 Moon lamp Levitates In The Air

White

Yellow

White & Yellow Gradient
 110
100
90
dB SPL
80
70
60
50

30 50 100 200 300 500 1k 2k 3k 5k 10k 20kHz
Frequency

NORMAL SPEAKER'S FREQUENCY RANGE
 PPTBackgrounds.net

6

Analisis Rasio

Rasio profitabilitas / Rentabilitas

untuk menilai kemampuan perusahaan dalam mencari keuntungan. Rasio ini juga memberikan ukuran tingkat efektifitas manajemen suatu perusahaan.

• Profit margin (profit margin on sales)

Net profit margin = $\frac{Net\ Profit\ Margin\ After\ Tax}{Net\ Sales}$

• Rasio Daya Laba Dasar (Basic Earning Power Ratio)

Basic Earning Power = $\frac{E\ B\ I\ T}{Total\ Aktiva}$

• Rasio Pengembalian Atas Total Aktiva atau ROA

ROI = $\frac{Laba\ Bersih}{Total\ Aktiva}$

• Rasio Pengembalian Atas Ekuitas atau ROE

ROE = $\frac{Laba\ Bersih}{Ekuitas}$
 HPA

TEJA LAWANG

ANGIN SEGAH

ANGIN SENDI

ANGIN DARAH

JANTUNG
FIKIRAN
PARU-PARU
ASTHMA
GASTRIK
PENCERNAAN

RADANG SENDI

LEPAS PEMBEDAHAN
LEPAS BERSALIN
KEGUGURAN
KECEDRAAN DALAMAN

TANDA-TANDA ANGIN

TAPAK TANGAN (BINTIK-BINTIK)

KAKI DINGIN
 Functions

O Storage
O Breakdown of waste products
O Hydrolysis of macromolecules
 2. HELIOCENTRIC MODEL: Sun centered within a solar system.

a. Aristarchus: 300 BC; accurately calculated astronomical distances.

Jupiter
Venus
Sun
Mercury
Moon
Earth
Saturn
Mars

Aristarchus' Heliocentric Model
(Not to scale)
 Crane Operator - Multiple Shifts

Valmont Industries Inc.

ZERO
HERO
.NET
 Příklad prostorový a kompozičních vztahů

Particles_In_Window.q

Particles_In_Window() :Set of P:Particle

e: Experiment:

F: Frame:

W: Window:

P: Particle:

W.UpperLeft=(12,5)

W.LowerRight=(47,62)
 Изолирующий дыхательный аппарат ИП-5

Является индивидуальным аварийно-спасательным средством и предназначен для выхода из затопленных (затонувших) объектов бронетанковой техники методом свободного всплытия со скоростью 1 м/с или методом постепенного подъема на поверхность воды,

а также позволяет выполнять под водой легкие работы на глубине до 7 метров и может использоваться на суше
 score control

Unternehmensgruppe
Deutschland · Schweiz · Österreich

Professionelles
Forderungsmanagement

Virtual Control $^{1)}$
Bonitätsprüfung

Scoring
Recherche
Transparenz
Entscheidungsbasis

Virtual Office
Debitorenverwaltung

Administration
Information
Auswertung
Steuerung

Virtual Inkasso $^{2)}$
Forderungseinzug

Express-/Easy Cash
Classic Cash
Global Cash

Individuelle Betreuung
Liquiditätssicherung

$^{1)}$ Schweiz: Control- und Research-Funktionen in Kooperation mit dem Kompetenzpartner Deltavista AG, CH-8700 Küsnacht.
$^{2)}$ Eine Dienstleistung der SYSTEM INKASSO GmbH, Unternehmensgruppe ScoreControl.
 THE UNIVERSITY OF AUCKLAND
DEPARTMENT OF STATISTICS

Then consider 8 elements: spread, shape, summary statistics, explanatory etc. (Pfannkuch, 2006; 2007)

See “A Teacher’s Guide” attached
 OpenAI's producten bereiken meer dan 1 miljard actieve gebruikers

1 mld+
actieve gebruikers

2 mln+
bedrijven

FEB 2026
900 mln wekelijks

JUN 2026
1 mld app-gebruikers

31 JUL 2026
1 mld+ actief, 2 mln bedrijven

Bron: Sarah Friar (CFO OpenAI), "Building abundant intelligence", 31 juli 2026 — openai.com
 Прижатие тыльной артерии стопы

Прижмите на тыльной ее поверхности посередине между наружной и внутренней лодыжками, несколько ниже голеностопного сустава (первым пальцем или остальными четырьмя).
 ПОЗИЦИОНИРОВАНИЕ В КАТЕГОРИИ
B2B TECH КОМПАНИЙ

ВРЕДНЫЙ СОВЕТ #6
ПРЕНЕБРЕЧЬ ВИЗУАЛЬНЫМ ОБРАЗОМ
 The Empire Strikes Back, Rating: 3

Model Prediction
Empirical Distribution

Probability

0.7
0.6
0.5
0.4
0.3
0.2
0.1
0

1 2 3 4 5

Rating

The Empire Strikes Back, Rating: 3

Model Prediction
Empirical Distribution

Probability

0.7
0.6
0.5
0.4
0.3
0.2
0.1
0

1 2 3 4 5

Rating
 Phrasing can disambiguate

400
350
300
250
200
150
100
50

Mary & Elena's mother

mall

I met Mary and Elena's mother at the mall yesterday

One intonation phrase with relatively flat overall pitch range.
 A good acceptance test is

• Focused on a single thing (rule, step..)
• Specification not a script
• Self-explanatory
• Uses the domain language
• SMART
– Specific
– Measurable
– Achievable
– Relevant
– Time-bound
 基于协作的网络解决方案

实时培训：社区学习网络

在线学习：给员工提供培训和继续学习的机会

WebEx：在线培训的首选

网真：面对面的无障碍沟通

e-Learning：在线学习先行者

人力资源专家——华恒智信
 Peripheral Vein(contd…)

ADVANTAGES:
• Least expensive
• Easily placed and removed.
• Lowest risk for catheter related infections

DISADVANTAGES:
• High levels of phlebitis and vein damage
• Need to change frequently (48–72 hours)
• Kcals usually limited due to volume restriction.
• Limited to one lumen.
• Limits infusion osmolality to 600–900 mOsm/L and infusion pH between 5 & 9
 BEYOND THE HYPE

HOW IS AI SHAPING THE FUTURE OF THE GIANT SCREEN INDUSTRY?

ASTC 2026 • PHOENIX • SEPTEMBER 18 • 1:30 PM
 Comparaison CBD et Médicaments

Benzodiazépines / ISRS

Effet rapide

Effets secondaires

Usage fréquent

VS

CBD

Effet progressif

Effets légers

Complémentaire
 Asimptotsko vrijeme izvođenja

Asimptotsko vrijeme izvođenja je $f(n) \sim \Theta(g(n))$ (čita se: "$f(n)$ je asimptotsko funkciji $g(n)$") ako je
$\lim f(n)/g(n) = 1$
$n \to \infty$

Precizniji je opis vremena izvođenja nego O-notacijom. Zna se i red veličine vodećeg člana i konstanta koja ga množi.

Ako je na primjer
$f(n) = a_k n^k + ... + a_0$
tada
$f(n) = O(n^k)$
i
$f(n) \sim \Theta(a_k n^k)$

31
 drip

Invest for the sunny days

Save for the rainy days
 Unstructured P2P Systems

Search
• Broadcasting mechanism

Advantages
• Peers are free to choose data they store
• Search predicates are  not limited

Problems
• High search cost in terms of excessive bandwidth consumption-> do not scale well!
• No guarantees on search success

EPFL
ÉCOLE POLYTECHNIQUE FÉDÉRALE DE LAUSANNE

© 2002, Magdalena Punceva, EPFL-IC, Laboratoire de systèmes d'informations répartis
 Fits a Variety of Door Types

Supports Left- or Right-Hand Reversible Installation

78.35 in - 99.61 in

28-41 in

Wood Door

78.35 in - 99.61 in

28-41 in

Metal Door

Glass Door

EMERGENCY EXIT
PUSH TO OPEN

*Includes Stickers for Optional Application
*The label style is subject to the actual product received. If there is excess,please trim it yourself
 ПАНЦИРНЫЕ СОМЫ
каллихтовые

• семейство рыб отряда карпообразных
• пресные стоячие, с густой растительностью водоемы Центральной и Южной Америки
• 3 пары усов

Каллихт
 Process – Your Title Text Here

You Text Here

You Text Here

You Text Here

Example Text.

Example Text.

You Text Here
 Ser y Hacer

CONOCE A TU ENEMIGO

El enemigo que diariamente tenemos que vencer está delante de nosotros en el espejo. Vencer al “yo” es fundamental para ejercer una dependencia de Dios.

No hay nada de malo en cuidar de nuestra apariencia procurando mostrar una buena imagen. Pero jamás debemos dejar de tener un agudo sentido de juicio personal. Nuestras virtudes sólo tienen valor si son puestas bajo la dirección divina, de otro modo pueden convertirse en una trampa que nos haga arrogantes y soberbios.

---+---

Activity:
Output exactly one stretch of the listing: from the line containing "Debitorenverwaltung" through the line containing "DEPARTMENT OF STATISTICS", both end lines included.

Answer to this exercise:
Debitorenverwaltung

Administration
Information
Auswertung
Steuerung

Virtual Inkasso $^{2)}$
Forderungseinzug

Express-/Easy Cash
Classic Cash
Global Cash

Individuelle Betreuung
Liquiditätssicherung

$^{1)}$ Schweiz: Control- und Research-Funktionen in Kooperation mit dem Kompetenzpartner Deltavista AG, CH-8700 Küsnacht.
$^{2)}$ Eine Dienstleistung der SYSTEM INKASSO GmbH, Unternehmensgruppe ScoreControl.
 THE UNIVERSITY OF AUCKLAND
DEPARTMENT OF STATISTICS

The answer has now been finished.